Kinerja, penghematan air, dan monetisasi residu
Investasi pada sirkuit tertutup memberi penghematan air dramatis. Banyak pabrik baja modern mencapai daur ulang **>90–98%**. Di Tiongkok, produsen besar melaporkan reuse keseluruhan pabrik ~95% setelah memasang pengolahan komprehensif (IWA Publishing). Proyek Tianjin Seamless mencapai ~94,1% total plant water recycling dan 97,1% reuse di loop (IWA Publishing).
Selama dekade terakhir, intensitas air segar per ton baja turun dari puluhan meter kubik menjadi hanya beberapa. Data nasional menunjukkan Tiongkok memangkas air segar dari ~36 ke ~2,45 m³/ton baja antara 1980–2020, sementara tingkat reuse naik dari ~61% ke ~98% (IWA Publishing). Target serupa kini membimbing pabrik baru untuk berada di <5 m³ make‑up per ton baja (MDPI) (MDPI).
Dampak finansialnya riil: menekan pengambilan air baku dan debit limbah mengurangi biaya dan risiko izin. Pemasok skimmer menegaskan pabrik bisa “sell their recovered oil” (menjual minyak yang dipulihkan)—menciptakan arus pendapatan—dan melaporkan “immediate improvement” efisiensi serta downtime lebih rendah setelah memasang skimmer kontinu (Oil Skimmer). Mill scale bersih (>70% Fe) dapat dibriquet dan dipakai ulang di tanur tinggi; sebaliknya, scale berminyak harus dibuang ke landfill dengan biaya tambahan dan dapat memancarkan VOC serta merusak peralatan, sementara scale bersih menghasilkan ~+$20/ton dan menghindari pembuangan (TREA patent). Studi EPA lainnya menegaskan reuse ekstensif juga di cold rolling mill (EPA).
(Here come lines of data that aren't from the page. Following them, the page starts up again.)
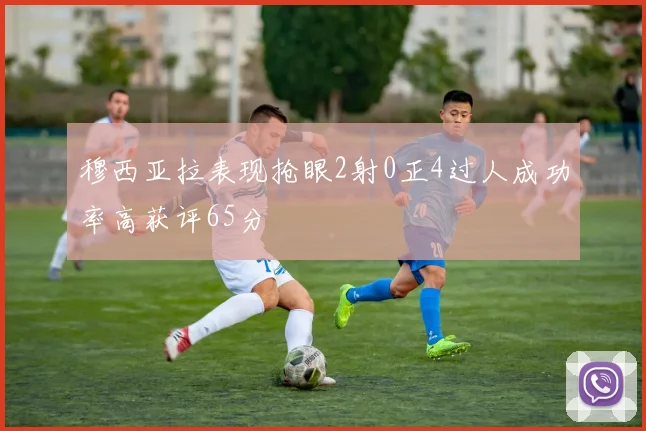 穆西亚拉表现抢眼2射0正4过人成功率高获评65分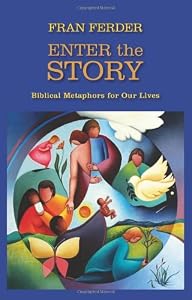 Enter the Story: Biblical Metaphors for our Lives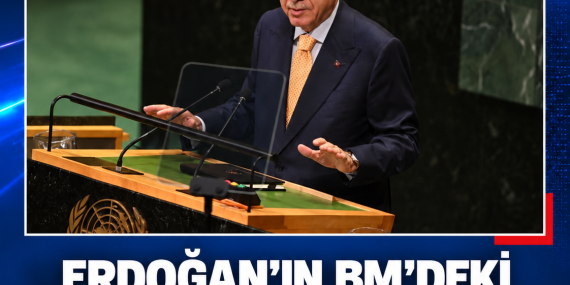 ERDOĞAN’IN BM’DEKİ MESAJLARI DÜNYA BASININDA GENİŞ YER BULDU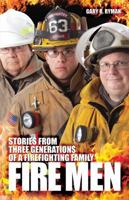 Fire Men: Stories from Three Generations of a Firefighting Family 0982256590 Book Cover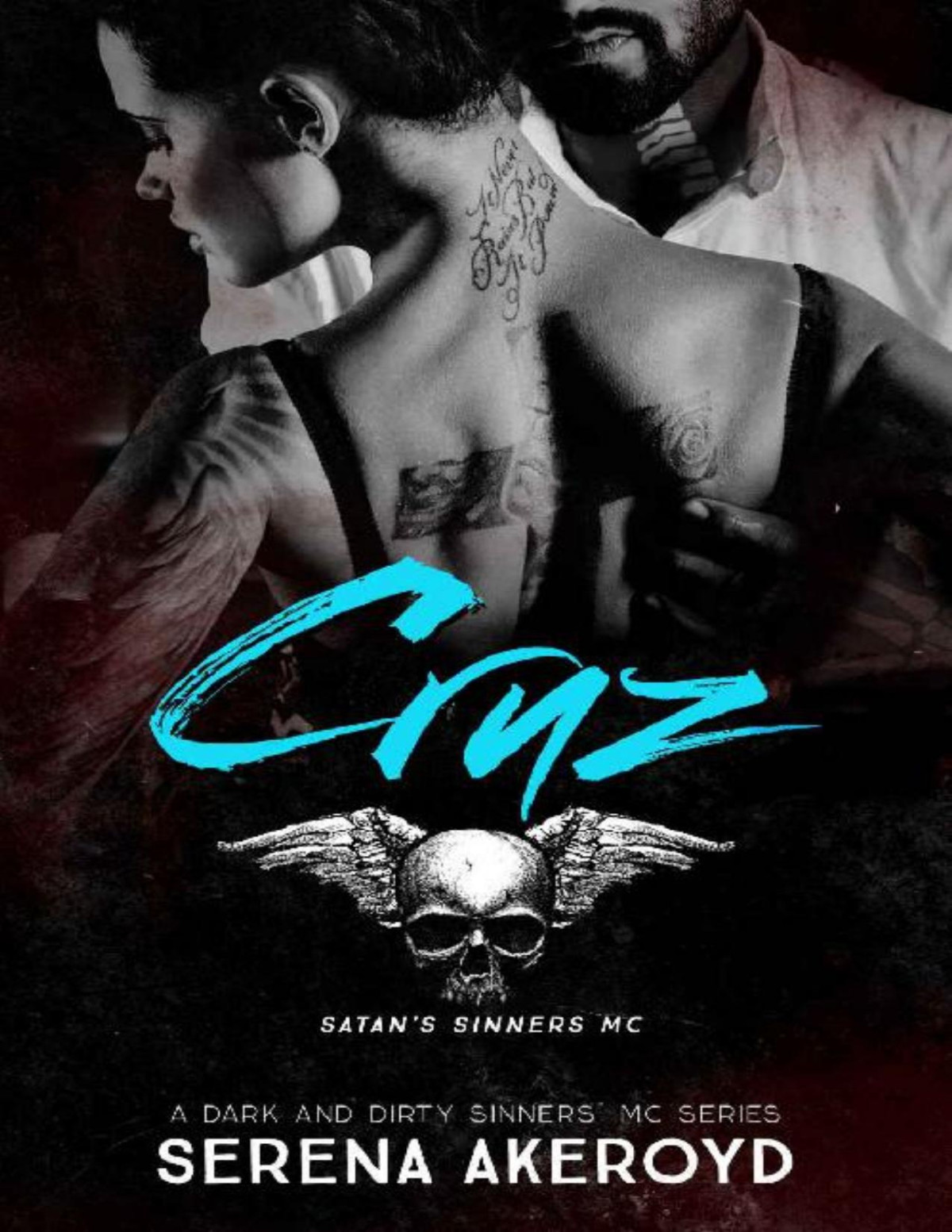 Cruz A Dark Mc Romance A Dark And Dirty Sinners Mc Book 5 Serena Akeroyd Akeroyd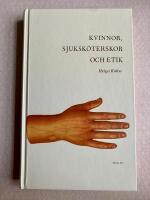 Kvinnor, sjuksk&ouml;terskor och etik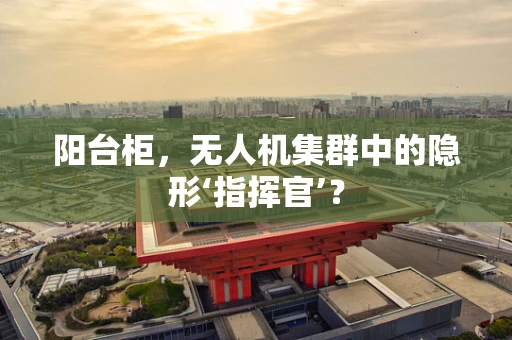 阳台柜，无人机集群中的隐形‘指挥官’？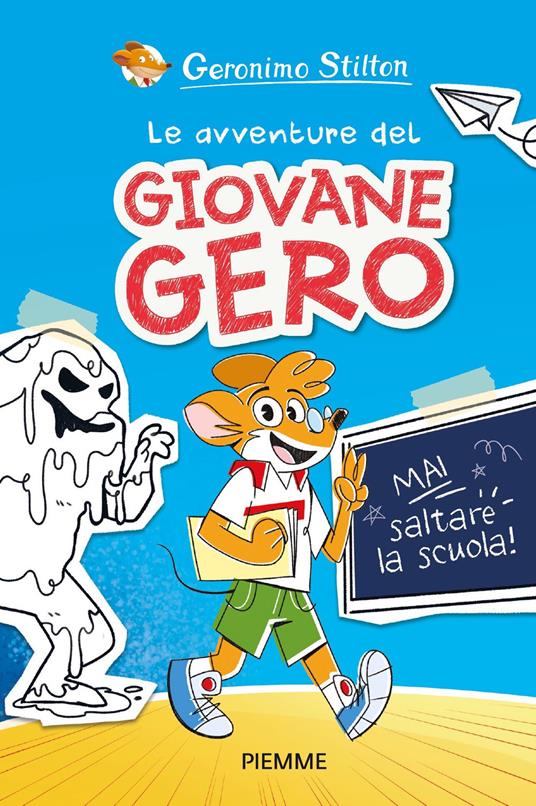 Mai saltare la scuola! Le avventure del giovane Gero - Geronimo Stilton,Francesco Castelli - ebook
Konteks regulasi dan implementasi lokal
Di Indonesia, kerangka regulasi air limbah industri terus berkembang; analisis 2025 menilai meski perangkat hukum ada, penegakan kerap lemah dan implementasi terfragmentasi (MDPI). Mengadopsi closed‑loop reuse secara proaktif membantu produsen baja memenuhi ambang mutu efluen (mis. PermenLHK untuk BOD, minyak, dan padatan) dan membangun kredensial keberlanjutan. Minimasi debit—idealnya mendekati nol—mengurangi risiko ketidakpatuhan sekaligus biaya operasional.